It was back in the spring that Tyrell Outlaw began taking an interest in the park near his house.
He swept broken glass off the basketball court, and picked trash out of the mulch on the playground. Neighbors pitched in by providing tools or helping bag garbage.
"I did it for my son and the kids in the neighborhood," recalled Outlaw, when I met him at the small, wooded park off Schenectady's Eastern Avenue.
In the months since that first cleanup, Outlaw has continued to clean up the park.
And his vision of what the park can be has grown.
"This park has good potential," the 27-year-old city resident told me. "I'd like to make it better. ... People should want to bring their kids here."
Now Outlaw is applying for $20,000 in funding from The Schenectady Foundation's Thriving Neighborhoods Challenge initiative, which announced its second round of awards Tuesday night (see story below).
Among other things, he told me he'd like to use Thriving Neighborhood Challenge money to put down new blacktop for the basketball court, clean up the overgrown four-square court, install picnic benches, plant flowers and purchase new playground equipment.
These aren't all his ideas — Outlaw told me he surveyed neighborhood children, who told him what they wanted to see in the park.
The first round of Thriving Neighborhood Challenge grants, awarded last winter, invested $250,000 in a dozen projects proposed by neighborhood groups and residents. The goal was to get people who live in Schenectady to pitch their ideas for improving life in the city and help bring them to fruition.
What made the Thriving Neighborhood Challenge project so compelling was its ability to produce tangible results.
The awards have already altered the city landscape, be it through a new splash pad in Woodlawn Park or the colorful rainbow pride art sculpture in Gateway Plaza, among other things.
The second round of awards will hopefully build on the success of the Thriving Neighborhood Challenge, while also attracting a more diverse pool of applicants.
Robert Carreau, the executive director of The Schenectady Foundation, told me that one of the organization's main objectives this time around is to fund a "youth-driven project" — something the organization failed to do in the first round of funding, due to a dearth of proposals.
"We've done more outreach to prompt more applications for youth-driven proposals," Carreau said. "We need to engage youth in where the city is going. We need to engage them in coming up with their own ideas."
With any luck, this round of the Thriving Neighborhood Challenge initiative will yield an exciting youth-driven project.
One possible candidate might be Outlaw's park-improvement proposal, which he's named "Jaylen's Park," after his 6-year-old son.
Located at the intersection of Landon and Woodside terraces, the park could use some love.
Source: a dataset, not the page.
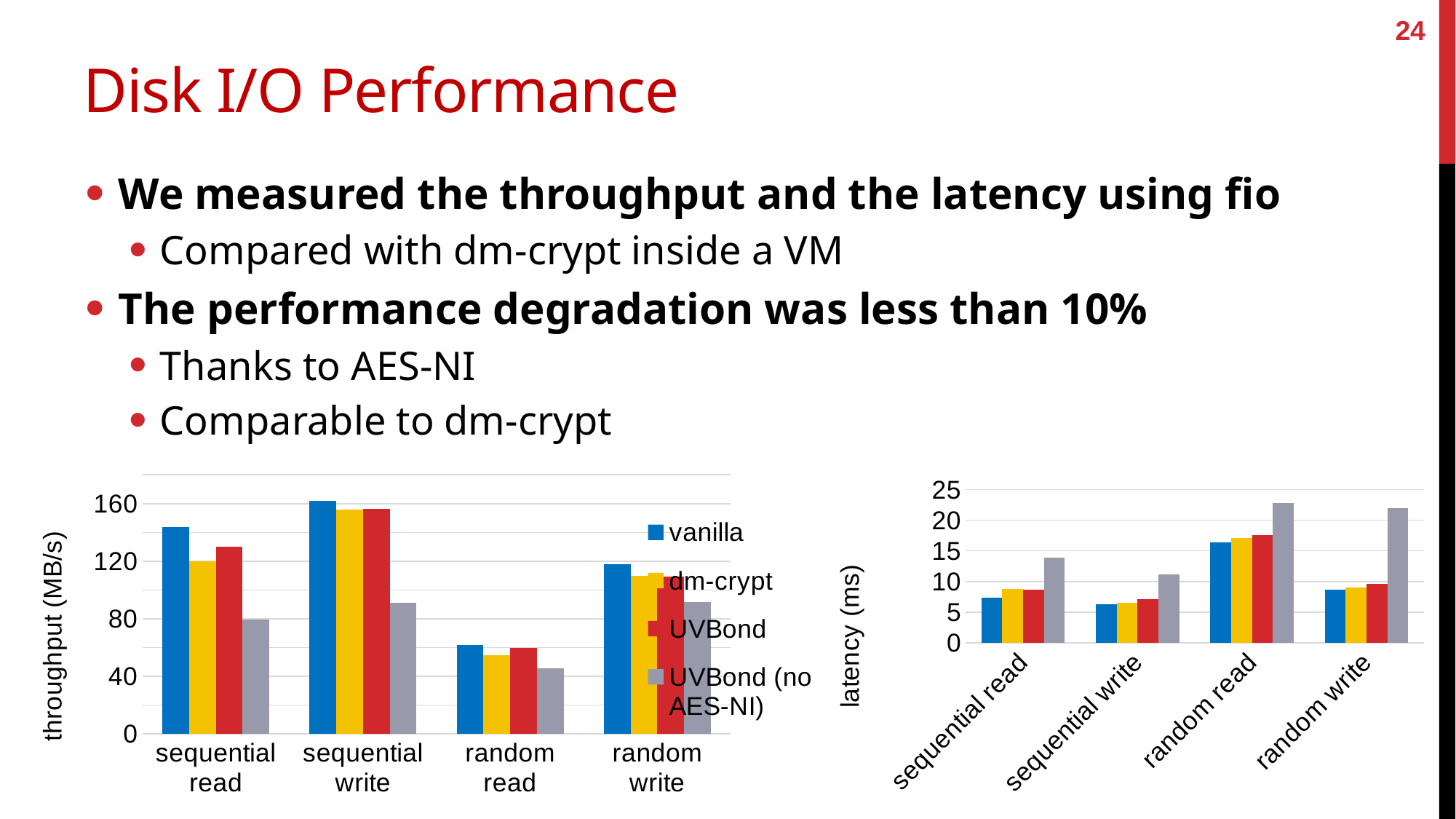
In the latency chart on the right, is the UVBond (no AES-NI) value for random write greater or less than 20? greater In the throughput chart on the left, which category has the lowest vanilla throughput? random read In the throughput chart on the left, how many series does the legend list? 4 What is the y-axis label of the latency chart on the right? latency (ms) In the throughput chart on the left, how many workload categories are shown on the x axis? 4 In the latency chart on the right, is the vanilla value for random read greater or less than 15? greater In the throughput chart on the left, is the UVBond (no AES-NI) value for sequential read greater or less than 120? less What kind of chart is the throughput chart on the left of the slide? bar chart In the throughput chart on the left, which category has the highest vanilla throughput? sequential write In the latency chart on the right, which category has the highest vanilla latency? random read In the throughput chart on the left, for sequential read, which is larger: vanilla or dm-crypt? vanilla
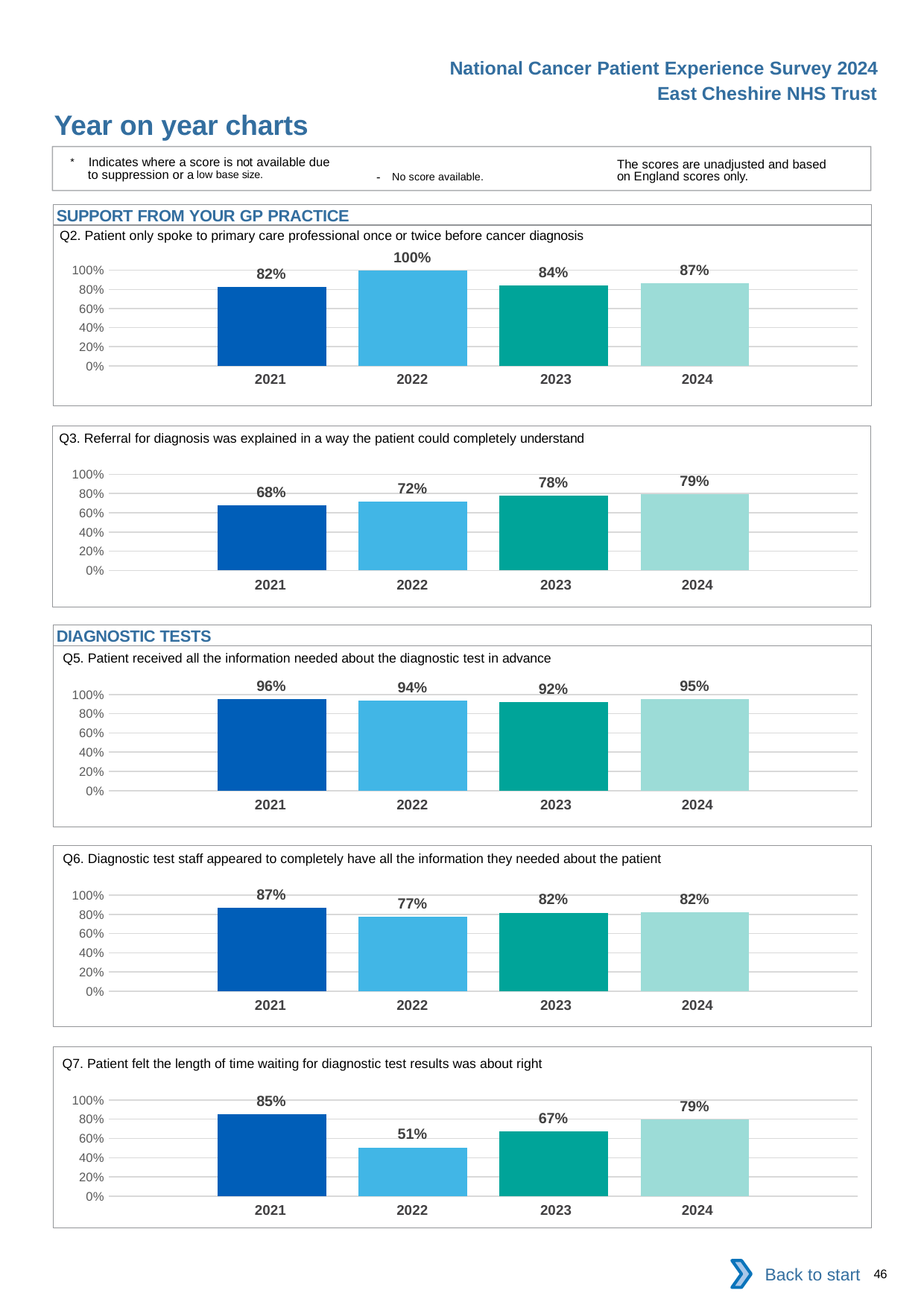
How many years are shown in the Q2 chart? 4 In the Q3 chart, which year has the lowest value? 2021 In the Q5 chart, what is the value for 2023? 92% In the Q2 chart, what is the value for 2022? 100% In the Q3 chart, do the values rise or fall from 2021 to 2024? rise In the Q6 chart, what is the difference between the 2021 and 2022 values? 10% What kind of chart is the Q7 chart? bar chart In the Q7 chart, what is the value for 2024? 79% In the Q3 chart, what is the difference between the 2024 and 2021 values? 11% In the Q7 chart, which year has the lowest value? 2022 In the Q5 chart, which year has the highest value? 2021 In the Q6 chart, which is larger, the value for 2021 or the value for 2022? 2021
It has some nice amenities but the broken benches, worn blacktop and garbage that's been dumped there send a troubling message of neglect.
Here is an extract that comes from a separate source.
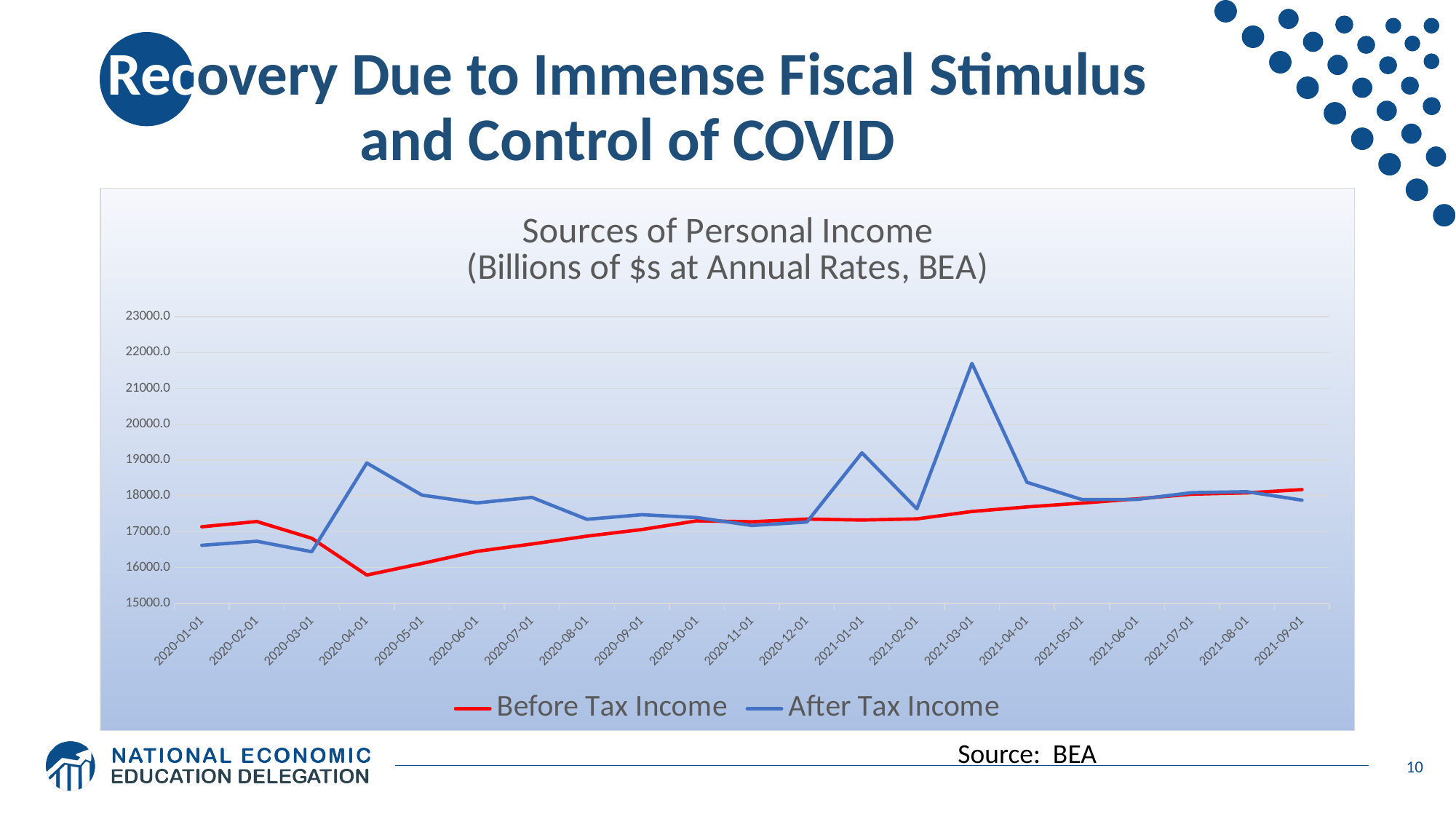
Is the value of After Tax Income at 2021-03-01 greater or less than 21000.0? greater At which date does After Tax Income reach its highest value? 2021-03-01 At which date does Before Tax Income reach its lowest value? 2020-04-01 How many dates are plotted along the x axis? 21 At 2020-04-01, which series has the higher value, Before Tax Income or After Tax Income? After Tax Income How many series does the legend list? 2 Is the value of After Tax Income at 2020-04-01 greater or less than 18000.0? greater Is the value of Before Tax Income at 2020-04-01 greater or less than 16000.0? less Does Before Tax Income generally rise or fall from 2020-04-01 to 2021-09-01? Rise What kind of chart is shown on the slide? Line chart At 2020-01-01, which series has the higher value, Before Tax Income or After Tax Income? Before Tax Income What colour is the line for After Tax Income? Blue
"I've found tires here, old clothes, scooters, bikes, an old ATV," said Outlaw, who works with at-risk youth at Mont Pleasant Middle School through SUNY Schenectady's Liberty Partnerships Program.
The park hasn't been well cared for, but Outlaw believes this can change, and that people who live nearby can be entrusted to maintain the park.
"We all have something to contribute," Outlaw said. "We can get the youth of the neighborhood to help take care of this park. They'll see the park become something to be proud of in their neighborhood."
One of the goals of the Thriving Neighborhoods Challenge initiative was to get residents to imagine a better Schenectady and develop projects that make their dreams a reality.
And it's clearly succeeded, as Outlaw's enthusiasm for reviving the park near his home can attest.
With any luck, the second round of Thriving Neighborhood Challenge grants will bring bigger and better projects, and make the city a more beautiful and interesting place.
The Schenectady Foundation is hosting several informational meetings on the Thriving Neighborhoods Challenge. They are scheduled for Sept. 25 at 6 p.m. at the Mont Pleasant branch of the Schenectady County Public Library; Oct. 2 at 5:30 p.m. at the Bornt branch of the SCPL; and Oct. 10 at 5:30 p.m. at the main branch of the SCPL.